The Soviet Union conducted a policy of Russification by encouraging Russians and other Russian-speaking ethnic groups of the Soviet Union to settle in the Baltic Republics. Today, ethnic Russian immigrants from the former Soviet Union and their descendants make up a sizable minority in the Baltic states, particularly in Latvia (about one-quarter of the total population and close to one-half in the capital Riga) and Estonia (one-quarter of the population).

Because the three Baltic states had been occupied by Soviet Union later than other territories (hence, e.g., the higher living standard), there was a strong feeling of national identity (often labeled "bourgeois nationalism" by Soviets) and popular resentment towards the imposed Soviet rule in the three countries, in combination with Soviet cultural policy, which employed superficial multiculturalism (in order for the Soviet Union to appear as a multinational union based on free will of peoples) in limits allowed by the Communist "internationalist" (but in effect pro-Russification) ideology and under tight control of the Communist Party (those of the Baltic nationals who crossed the line were called "bourgeois nationalists" and repressed). This let Estonians, Latvians and Lithuanians preserve a high degree of Europe-oriented national identity.[37] In Soviet times this made them appear as the "West" of the Soviet Union in the cultural and political sense, thus as close to emigration a Russian could get without leaving the Soviet Union.

· · · · · · ·

Objective A:
Copy the rows exactly, taking everything from the line that contains "Which of these" down to the end of the rows.

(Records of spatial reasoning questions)

· · · · · · ·

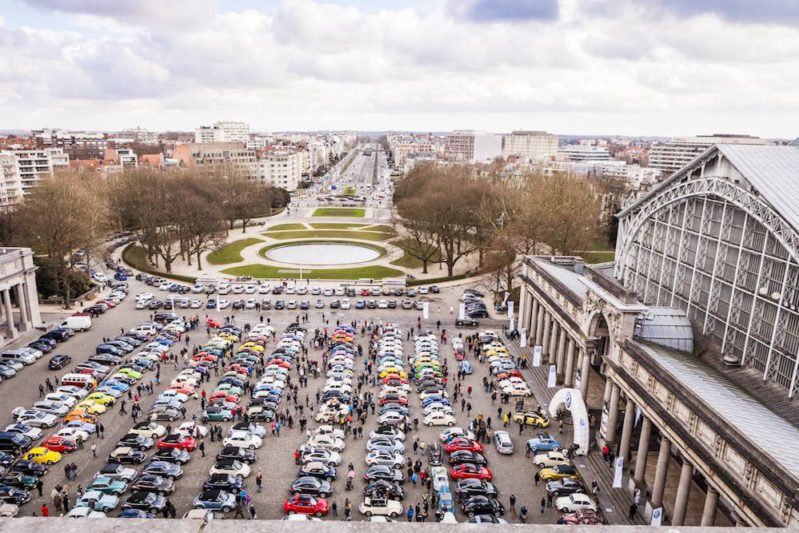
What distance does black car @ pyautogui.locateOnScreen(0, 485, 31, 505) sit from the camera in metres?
32.0

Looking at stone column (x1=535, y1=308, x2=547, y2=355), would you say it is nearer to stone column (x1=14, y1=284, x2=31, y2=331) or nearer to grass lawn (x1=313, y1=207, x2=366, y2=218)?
stone column (x1=14, y1=284, x2=31, y2=331)

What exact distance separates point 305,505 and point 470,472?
33.9 feet

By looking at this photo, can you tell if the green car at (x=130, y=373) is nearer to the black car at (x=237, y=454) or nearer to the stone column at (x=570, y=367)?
the black car at (x=237, y=454)

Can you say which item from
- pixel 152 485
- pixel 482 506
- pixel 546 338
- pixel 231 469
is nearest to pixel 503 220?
pixel 546 338

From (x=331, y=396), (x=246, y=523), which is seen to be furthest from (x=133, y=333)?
(x=246, y=523)

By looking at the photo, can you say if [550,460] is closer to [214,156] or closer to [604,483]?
[604,483]

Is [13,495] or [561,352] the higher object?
[561,352]

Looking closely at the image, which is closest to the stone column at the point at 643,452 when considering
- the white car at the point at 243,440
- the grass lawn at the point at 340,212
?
the white car at the point at 243,440

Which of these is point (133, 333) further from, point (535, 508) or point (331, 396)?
point (535, 508)

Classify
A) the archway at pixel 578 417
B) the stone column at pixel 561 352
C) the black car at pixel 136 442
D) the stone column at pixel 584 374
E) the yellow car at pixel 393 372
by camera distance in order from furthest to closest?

· · · · · · ·

Objective B:
Repeat word for word the part of the passage on the Baltic states that runs from "The Soviet Union conducted" down to "of the population).".

Task answer A:
Which of these is point (133, 333) further from, point (535, 508) or point (331, 396)?
point (535, 508)

Classify
A) the archway at pixel 578 417
B) the stone column at pixel 561 352
C) the black car at pixel 136 442
D) the stone column at pixel 584 374
E) the yellow car at pixel 393 372
by camera distance in order from furthest to closest?

Task answer B:
The Soviet Union conducted a policy of Russification by encouraging Russians and other Russian-speaking ethnic groups of the Soviet Union to settle in the Baltic Republics. Today, ethnic Russian immigrants from the former Soviet Union and their descendants make up a sizable minority in the Baltic states, particularly in Latvia (about one-quarter of the total population and close to one-half in the capital Riga) and Estonia (one-quarter of the population).